El Metro chavista, por Teodoro Petkoff
En Aporrea, uno de sus articulis- tas cita a una anciana señora que habría exclamado: «Si el socialismo es como el Metro yo no lo quiero». El articulista, añade, por su parte, en tono decepcionado: «Yo tampoco lo quiero». Es la queja universal, a la cual no escapa ya nadie en Caracas. El Metro se ha vuelto todo un emblema de la ineficiencia y la corrupción que caracterizan al régimen. Probablemente, quienes mayor frustración expresan son precisamente quienes se identifican, todavía, con Chacumbele.
Porque conocieron un tren subterráneo que fue orgullo de la capital y de sus habitantes y han venido siendo testigos, cada vez más molestos e impotentes, de un proceso de deterioro sistemático, continuo y, sobre todo, inexplicable, del cual los únicos responsables, sin atenuante alguno, son precisamente los administradores puestos al frente del Metro por la «revolución bonita».
Pero, tal como lo reflejan los comentarios de la señora y de su interlocutor que mencionamos para abrir esta nota, la atribución de responsabilidades va subiendo por la escalera de la cólera popular.
Cuando se asocia el estado del Metro con el «socialismo» es porque no sólo se está culpando a los ciegos sino al caballero que les dio el garrote. Que no es otro, en última instancia, que el señor Presidente de la República.
El desastre del Metro es imposible disociarlo de lo que ha ocurrido en Sidor, en las empresas del aluminio, y en particular de la crisis eléctrica, para no mencionar montones de empresas estatizadas que ni siquiera están en producción o están quebradas y viven del fisco nacional. Chacumbele se irrita mucho cuando se afirma que pudre todo lo que toca, pero los hechos son demasiado tercos. Es verdad, pudre o destruye todo lo que cae en sus manos. Quién sabe por cuál razón milagrosa, la Cantv y Movilnet han sobrevivido en esta hecatombe. Pero, Chacumbele tiene todavía dos años por delante para continuar avanzando en su Plan de Destrucción Nacional (PDN), y el morbo del arrase total ya debe haber inficionado los cimientos de ambas empresas.

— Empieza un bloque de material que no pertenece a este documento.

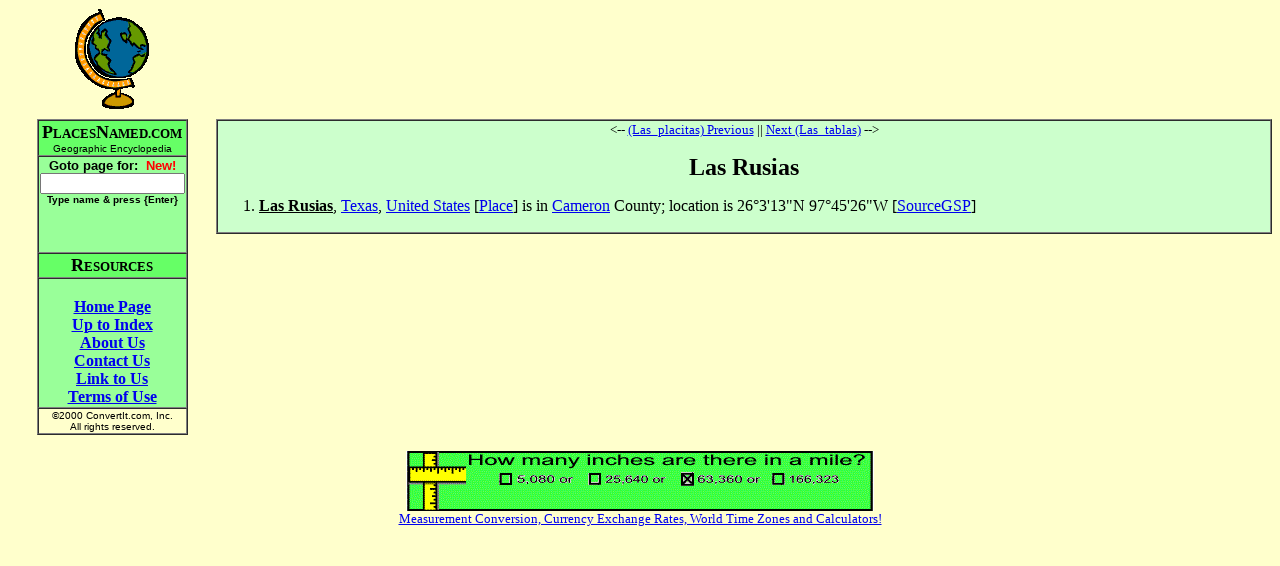

--- FILE ---
content_type: text/html; charset=utf-8
request_url: https://www.google.com/recaptcha/api2/aframe
body_size: 266
content:
<!DOCTYPE HTML><html><head><meta http-equiv="content-type" content="text/html; charset=UTF-8"></head><body><script nonce="herEEw4ppPIdflMVVNJcSw">/** Anti-fraud and anti-abuse applications only. See google.com/recaptcha */ try{var clients={'sodar':'https://pagead2.googlesyndication.com/pagead/sodar?'};window.addEventListener("message",function(a){try{if(a.source===window.parent){var b=JSON.parse(a.data);var c=clients[b['id']];if(c){var d=document.createElement('img');d.src=c+b['params']+'&rc='+(localStorage.getItem("rc::a")?sessionStorage.getItem("rc::b"):"");window.document.body.appendChild(d);sessionStorage.setItem("rc::e",parseInt(sessionStorage.getItem("rc::e")||0)+1);localStorage.setItem("rc::h",'1768987259307');}}}catch(b){}});window.parent.postMessage("_grecaptcha_ready", "*");}catch(b){}</script></body></html>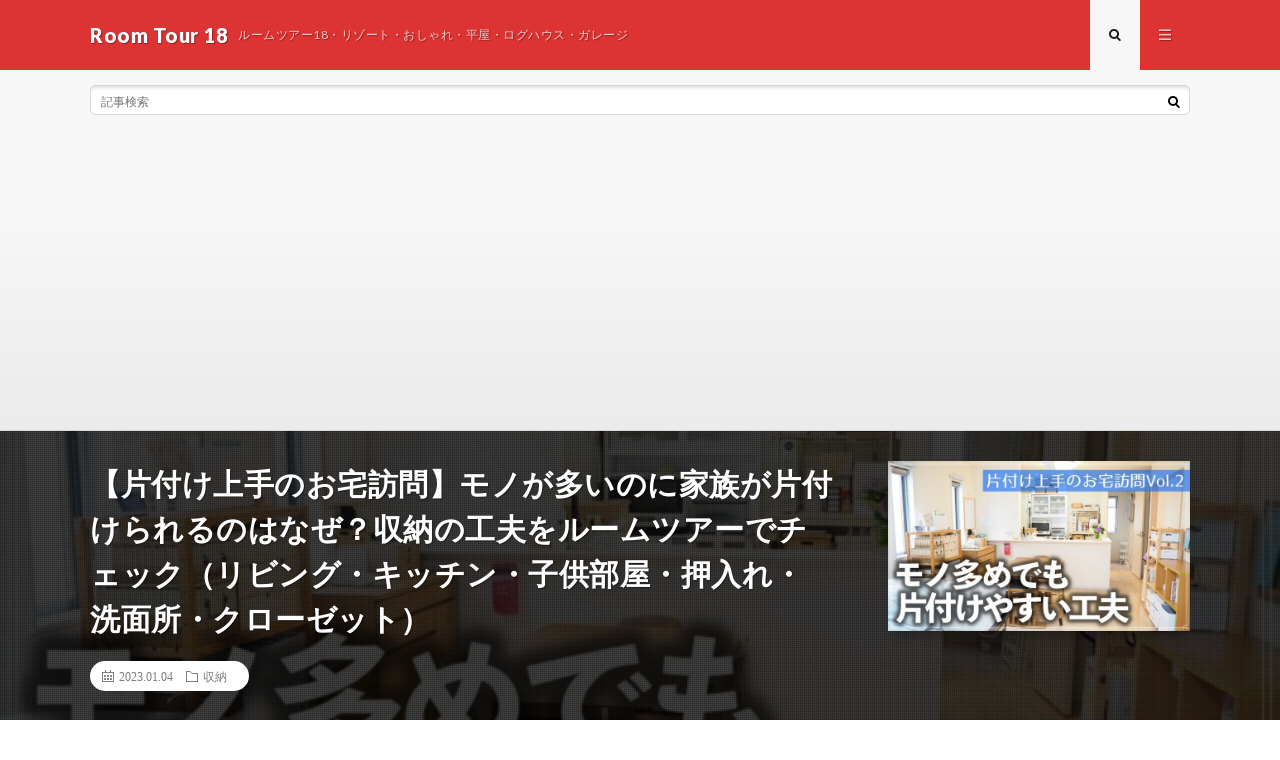

--- FILE ---
content_type: text/html; charset=utf-8
request_url: https://www.google.com/recaptcha/api2/aframe
body_size: 268
content:
<!DOCTYPE HTML><html><head><meta http-equiv="content-type" content="text/html; charset=UTF-8"></head><body><script nonce="m8mcW8OJFAEkQ00BEIICYg">/** Anti-fraud and anti-abuse applications only. See google.com/recaptcha */ try{var clients={'sodar':'https://pagead2.googlesyndication.com/pagead/sodar?'};window.addEventListener("message",function(a){try{if(a.source===window.parent){var b=JSON.parse(a.data);var c=clients[b['id']];if(c){var d=document.createElement('img');d.src=c+b['params']+'&rc='+(localStorage.getItem("rc::a")?sessionStorage.getItem("rc::b"):"");window.document.body.appendChild(d);sessionStorage.setItem("rc::e",parseInt(sessionStorage.getItem("rc::e")||0)+1);localStorage.setItem("rc::h",'1769939213863');}}}catch(b){}});window.parent.postMessage("_grecaptcha_ready", "*");}catch(b){}</script></body></html>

Lo del Metro posee una arista particularmente grave. Es la referida al comportamiento de los usuarios. Cuando el tren subterráneo era una tacita de plata, quienes lo utilizaban asumían una conducta tan civilizada y ordenada que no podía ser sino la respuesta de la colectividad al saberse beneficiaria de un servicio de altísima calidad.
Amor con amor se pagaba. El Metro, en verdad, era de todos y preocupación de todos.
En la medida que el servicio se ha ido echando a perder y que la gente se siente maltratada y, en el fondo, despreciada por el gobierno, la molestia que significa tomar el Metro se ha traducido en una involución de la conducta. Bajo tierra, el caraqueño se ha vuelto agresivo y brutal. La salida y entrada a los vagones son un pandemónium, en el cual desaparece todo resto de cordura y gentileza. Es un sálvese quien pueda. Los más audaces viajan, peligrosamente, en el espacio que separa los vagones. Esto no tiene nada que ver con socialismo, por más que pinten los vagones de rojo y los atiborren con imágenes del Che Guevara. Esto es pura y simplemente chavismo, lo cual constituye toda una definición.